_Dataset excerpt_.
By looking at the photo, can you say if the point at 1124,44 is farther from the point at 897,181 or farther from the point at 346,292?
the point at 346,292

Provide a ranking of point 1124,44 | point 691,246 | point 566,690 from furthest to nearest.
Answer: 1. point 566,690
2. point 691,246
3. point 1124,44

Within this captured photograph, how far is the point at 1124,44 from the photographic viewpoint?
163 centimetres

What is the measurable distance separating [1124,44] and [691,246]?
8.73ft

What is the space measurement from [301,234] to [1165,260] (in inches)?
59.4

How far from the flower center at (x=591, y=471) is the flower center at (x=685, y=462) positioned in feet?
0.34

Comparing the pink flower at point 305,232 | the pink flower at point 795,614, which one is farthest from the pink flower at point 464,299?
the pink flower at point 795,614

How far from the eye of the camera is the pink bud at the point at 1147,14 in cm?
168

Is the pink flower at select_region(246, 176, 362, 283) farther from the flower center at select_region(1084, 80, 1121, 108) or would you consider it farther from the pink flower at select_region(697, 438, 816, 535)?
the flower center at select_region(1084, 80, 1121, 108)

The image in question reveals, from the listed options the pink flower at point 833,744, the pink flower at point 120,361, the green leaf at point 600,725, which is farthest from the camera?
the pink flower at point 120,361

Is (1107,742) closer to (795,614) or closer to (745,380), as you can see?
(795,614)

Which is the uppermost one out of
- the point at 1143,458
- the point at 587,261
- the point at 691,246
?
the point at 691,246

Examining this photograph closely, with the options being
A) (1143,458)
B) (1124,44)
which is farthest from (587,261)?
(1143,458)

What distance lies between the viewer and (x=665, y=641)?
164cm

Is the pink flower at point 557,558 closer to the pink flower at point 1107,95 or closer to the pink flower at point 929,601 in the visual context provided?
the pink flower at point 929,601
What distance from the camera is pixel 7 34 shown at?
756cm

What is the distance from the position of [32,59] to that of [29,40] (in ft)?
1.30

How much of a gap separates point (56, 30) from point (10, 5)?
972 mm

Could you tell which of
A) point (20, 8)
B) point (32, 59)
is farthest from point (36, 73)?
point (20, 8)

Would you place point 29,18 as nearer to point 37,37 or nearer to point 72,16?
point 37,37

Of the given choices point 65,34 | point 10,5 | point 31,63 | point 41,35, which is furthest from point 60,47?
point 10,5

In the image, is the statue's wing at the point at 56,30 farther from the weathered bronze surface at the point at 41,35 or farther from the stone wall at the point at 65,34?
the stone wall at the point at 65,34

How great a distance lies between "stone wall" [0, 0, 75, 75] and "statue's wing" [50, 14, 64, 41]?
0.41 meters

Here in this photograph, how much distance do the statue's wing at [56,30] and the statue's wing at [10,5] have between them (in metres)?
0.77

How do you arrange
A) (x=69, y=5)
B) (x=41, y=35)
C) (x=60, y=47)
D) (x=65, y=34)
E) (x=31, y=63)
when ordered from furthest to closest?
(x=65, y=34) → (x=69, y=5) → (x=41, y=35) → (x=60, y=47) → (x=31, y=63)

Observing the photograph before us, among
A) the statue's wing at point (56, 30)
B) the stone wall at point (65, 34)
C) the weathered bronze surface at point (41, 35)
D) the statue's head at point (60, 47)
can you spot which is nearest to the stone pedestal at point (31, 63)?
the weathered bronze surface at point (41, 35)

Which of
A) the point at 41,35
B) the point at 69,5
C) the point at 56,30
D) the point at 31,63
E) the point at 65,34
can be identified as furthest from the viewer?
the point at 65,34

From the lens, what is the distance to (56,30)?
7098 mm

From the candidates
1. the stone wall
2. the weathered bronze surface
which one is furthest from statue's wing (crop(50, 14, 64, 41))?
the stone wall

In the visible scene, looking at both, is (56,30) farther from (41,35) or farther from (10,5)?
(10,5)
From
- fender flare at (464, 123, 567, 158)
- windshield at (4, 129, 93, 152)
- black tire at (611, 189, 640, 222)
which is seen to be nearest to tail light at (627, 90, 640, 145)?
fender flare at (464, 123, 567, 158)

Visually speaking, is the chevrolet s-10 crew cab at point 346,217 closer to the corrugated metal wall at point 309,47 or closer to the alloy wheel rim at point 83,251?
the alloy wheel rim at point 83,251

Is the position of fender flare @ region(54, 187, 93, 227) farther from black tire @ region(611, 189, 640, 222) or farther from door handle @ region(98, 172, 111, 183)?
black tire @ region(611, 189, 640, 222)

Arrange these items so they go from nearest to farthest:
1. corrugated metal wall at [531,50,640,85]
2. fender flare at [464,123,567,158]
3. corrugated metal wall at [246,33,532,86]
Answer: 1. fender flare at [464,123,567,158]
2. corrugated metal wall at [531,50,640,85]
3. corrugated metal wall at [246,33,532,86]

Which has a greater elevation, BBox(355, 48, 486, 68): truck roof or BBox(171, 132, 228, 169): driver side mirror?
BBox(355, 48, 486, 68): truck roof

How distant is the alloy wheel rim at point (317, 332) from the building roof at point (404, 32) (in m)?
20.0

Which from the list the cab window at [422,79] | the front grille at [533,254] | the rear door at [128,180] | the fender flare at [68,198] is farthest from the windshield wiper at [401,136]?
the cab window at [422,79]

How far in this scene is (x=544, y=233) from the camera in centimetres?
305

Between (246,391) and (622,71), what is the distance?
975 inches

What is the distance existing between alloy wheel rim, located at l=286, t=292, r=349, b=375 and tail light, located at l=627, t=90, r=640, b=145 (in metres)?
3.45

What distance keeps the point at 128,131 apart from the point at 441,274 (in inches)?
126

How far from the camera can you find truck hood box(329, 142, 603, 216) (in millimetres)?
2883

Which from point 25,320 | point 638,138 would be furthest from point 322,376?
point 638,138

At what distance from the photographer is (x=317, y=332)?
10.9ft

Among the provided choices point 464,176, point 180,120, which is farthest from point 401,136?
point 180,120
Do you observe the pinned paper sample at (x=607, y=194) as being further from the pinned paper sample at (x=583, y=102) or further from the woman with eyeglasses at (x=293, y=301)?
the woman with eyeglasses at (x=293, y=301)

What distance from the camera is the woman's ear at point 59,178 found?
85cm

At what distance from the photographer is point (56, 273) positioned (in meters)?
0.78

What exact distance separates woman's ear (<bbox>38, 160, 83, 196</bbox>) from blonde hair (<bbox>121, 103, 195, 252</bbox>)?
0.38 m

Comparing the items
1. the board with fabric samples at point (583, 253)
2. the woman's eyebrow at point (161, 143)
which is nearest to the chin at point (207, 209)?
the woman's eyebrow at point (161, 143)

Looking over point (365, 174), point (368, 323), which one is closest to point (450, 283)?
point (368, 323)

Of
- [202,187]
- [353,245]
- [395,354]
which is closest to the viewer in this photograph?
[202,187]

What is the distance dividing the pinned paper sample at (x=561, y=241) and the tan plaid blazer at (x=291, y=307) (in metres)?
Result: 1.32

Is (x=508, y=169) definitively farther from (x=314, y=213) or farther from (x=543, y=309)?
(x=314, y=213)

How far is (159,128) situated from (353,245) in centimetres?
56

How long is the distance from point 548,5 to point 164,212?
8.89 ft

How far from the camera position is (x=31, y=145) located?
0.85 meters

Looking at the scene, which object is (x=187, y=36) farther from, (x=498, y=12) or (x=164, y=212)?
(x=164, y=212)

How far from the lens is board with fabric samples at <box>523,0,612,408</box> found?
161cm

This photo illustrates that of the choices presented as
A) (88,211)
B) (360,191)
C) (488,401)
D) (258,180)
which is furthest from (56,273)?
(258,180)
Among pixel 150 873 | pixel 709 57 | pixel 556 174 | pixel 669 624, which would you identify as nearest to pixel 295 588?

_Written instruction_. Copy out every line of the data above, exactly as given.

_Solution for this exercise_.
By looking at the photo, can you say if the point at 1124,44 is farther from the point at 897,181 or farther from the point at 346,292?
the point at 346,292

Provide a ranking of point 1124,44 | point 691,246 | point 566,690 from furthest to nearest.
Answer: 1. point 566,690
2. point 691,246
3. point 1124,44

Within this captured photograph, how far is the point at 1124,44 from the photographic viewpoint?
163 centimetres

What is the measurable distance separating [1124,44] and [691,246]?
8.73ft

What is the space measurement from [301,234] to [1165,260] (in inches)?
59.4

How far from the flower center at (x=591, y=471) is the flower center at (x=685, y=462) positioned in feet?
0.34

Comparing the pink flower at point 305,232 | the pink flower at point 795,614, which one is farthest from the pink flower at point 464,299?
the pink flower at point 795,614

How far from the eye of the camera is the pink bud at the point at 1147,14 in cm?
168

Is the pink flower at select_region(246, 176, 362, 283) farther from the flower center at select_region(1084, 80, 1121, 108) or would you consider it farther from the pink flower at select_region(697, 438, 816, 535)?
the flower center at select_region(1084, 80, 1121, 108)

The image in question reveals, from the listed options the pink flower at point 833,744, the pink flower at point 120,361, the green leaf at point 600,725, which is farthest from the camera?
the pink flower at point 120,361

Is (1107,742) closer to (795,614) or closer to (745,380), as you can see?
(795,614)

Which is the uppermost one out of
- the point at 1143,458
- the point at 587,261
- the point at 691,246
?
the point at 691,246

Examining this photograph closely, with the options being
A) (1143,458)
B) (1124,44)
which is farthest from (587,261)?
(1143,458)

What distance lies between the viewer and (x=665, y=641)?
164cm

Is the pink flower at point 557,558 closer to the pink flower at point 1107,95 or closer to the pink flower at point 929,601 in the visual context provided?
the pink flower at point 929,601
What distance from the camera is pixel 7 34 shown at?
756cm

What is the distance from the position of [32,59] to that of [29,40] (in ft)?
1.30

How much of a gap separates point (56, 30) from point (10, 5)?
972 mm

Could you tell which of
A) point (20, 8)
B) point (32, 59)
is farthest from point (36, 73)?
point (20, 8)

Would you place point 29,18 as nearer to point 37,37 or nearer to point 72,16?
point 37,37

Of the given choices point 65,34 | point 10,5 | point 31,63 | point 41,35, which is furthest from point 60,47?
point 10,5

In the image, is the statue's wing at the point at 56,30 farther from the weathered bronze surface at the point at 41,35 or farther from the stone wall at the point at 65,34?
the stone wall at the point at 65,34

How great a distance lies between "stone wall" [0, 0, 75, 75] and "statue's wing" [50, 14, 64, 41]?
0.41 meters

Here in this photograph, how much distance do the statue's wing at [56,30] and the statue's wing at [10,5] have between them (in metres)?
0.77

How do you arrange
A) (x=69, y=5)
B) (x=41, y=35)
C) (x=60, y=47)
D) (x=65, y=34)
E) (x=31, y=63)
when ordered from furthest to closest?
(x=65, y=34) → (x=69, y=5) → (x=41, y=35) → (x=60, y=47) → (x=31, y=63)

Observing the photograph before us, among
A) the statue's wing at point (56, 30)
B) the stone wall at point (65, 34)
C) the weathered bronze surface at point (41, 35)
D) the statue's head at point (60, 47)
can you spot which is nearest to the stone pedestal at point (31, 63)?
the weathered bronze surface at point (41, 35)

Which of
A) the point at 41,35
B) the point at 69,5
C) the point at 56,30
D) the point at 31,63
E) the point at 65,34
can be identified as furthest from the viewer?
the point at 65,34

From the lens, what is the distance to (56,30)?
7098 mm

From the candidates
1. the stone wall
2. the weathered bronze surface
which one is furthest from statue's wing (crop(50, 14, 64, 41))?
the stone wall

In the visible scene, looking at both, is (56,30) farther from (41,35) or farther from (10,5)?
(10,5)
From
- fender flare at (464, 123, 567, 158)
- windshield at (4, 129, 93, 152)
- black tire at (611, 189, 640, 222)
which is seen to be nearest to tail light at (627, 90, 640, 145)?
fender flare at (464, 123, 567, 158)

Visually speaking, is the chevrolet s-10 crew cab at point 346,217 closer to the corrugated metal wall at point 309,47 or closer to the alloy wheel rim at point 83,251?
the alloy wheel rim at point 83,251

Is the position of fender flare @ region(54, 187, 93, 227) farther from black tire @ region(611, 189, 640, 222) or farther from door handle @ region(98, 172, 111, 183)?
black tire @ region(611, 189, 640, 222)

Arrange these items so they go from nearest to farthest:
1. corrugated metal wall at [531,50,640,85]
2. fender flare at [464,123,567,158]
3. corrugated metal wall at [246,33,532,86]
Answer: 1. fender flare at [464,123,567,158]
2. corrugated metal wall at [531,50,640,85]
3. corrugated metal wall at [246,33,532,86]

Which has a greater elevation, BBox(355, 48, 486, 68): truck roof or BBox(171, 132, 228, 169): driver side mirror?
BBox(355, 48, 486, 68): truck roof

How distant is the alloy wheel rim at point (317, 332) from the building roof at point (404, 32) (in m)?
20.0

Which from the list the cab window at [422,79] | the front grille at [533,254] | the rear door at [128,180] | the fender flare at [68,198] is farthest from the windshield wiper at [401,136]?
the cab window at [422,79]

How far in this scene is (x=544, y=233) from the camera in centimetres?
305

Between (246,391) and (622,71), what is the distance?
975 inches

What is the distance existing between alloy wheel rim, located at l=286, t=292, r=349, b=375 and tail light, located at l=627, t=90, r=640, b=145 (in metres)?
3.45

What distance keeps the point at 128,131 apart from the point at 441,274 (in inches)?
126

How far from the camera can you find truck hood box(329, 142, 603, 216) (in millimetres)?
2883

Which from point 25,320 | point 638,138 would be furthest from point 322,376?
point 638,138

At what distance from the photographer is (x=317, y=332)?
10.9ft

Among the provided choices point 464,176, point 180,120, which is farthest from point 401,136?
point 180,120
Do you observe the pinned paper sample at (x=607, y=194) as being further from the pinned paper sample at (x=583, y=102) or further from the woman with eyeglasses at (x=293, y=301)?
the woman with eyeglasses at (x=293, y=301)

What distance from the camera is the woman's ear at point 59,178 found?
85cm

At what distance from the photographer is point (56, 273) positioned (in meters)?
0.78

What exact distance separates woman's ear (<bbox>38, 160, 83, 196</bbox>) from blonde hair (<bbox>121, 103, 195, 252</bbox>)?
0.38 m

Comparing the items
1. the board with fabric samples at point (583, 253)
2. the woman's eyebrow at point (161, 143)
which is nearest to the chin at point (207, 209)?
the woman's eyebrow at point (161, 143)

Looking over point (365, 174), point (368, 323), which one is closest to point (450, 283)?
point (368, 323)

Of
- [202,187]
- [353,245]
- [395,354]
which is closest to the viewer in this photograph?
[202,187]

What is the distance dividing the pinned paper sample at (x=561, y=241) and the tan plaid blazer at (x=291, y=307) (in metres)?
Result: 1.32

Is (x=508, y=169) definitively farther from (x=314, y=213) or farther from (x=543, y=309)?
(x=314, y=213)

How far is (159,128) situated from (353,245) in centimetres?
56

How long is the distance from point 548,5 to point 164,212?
8.89 ft

How far from the camera position is (x=31, y=145) located?
0.85 meters

Looking at the scene, which object is (x=187, y=36) farther from, (x=498, y=12) or (x=164, y=212)?
(x=164, y=212)

How far from the lens is board with fabric samples at <box>523,0,612,408</box> found?
161cm

This photo illustrates that of the choices presented as
A) (88,211)
B) (360,191)
C) (488,401)
D) (258,180)
which is furthest from (56,273)?
(258,180)
Among pixel 150 873 | pixel 709 57 | pixel 556 174 | pixel 669 624, which would you identify as nearest to pixel 295 588?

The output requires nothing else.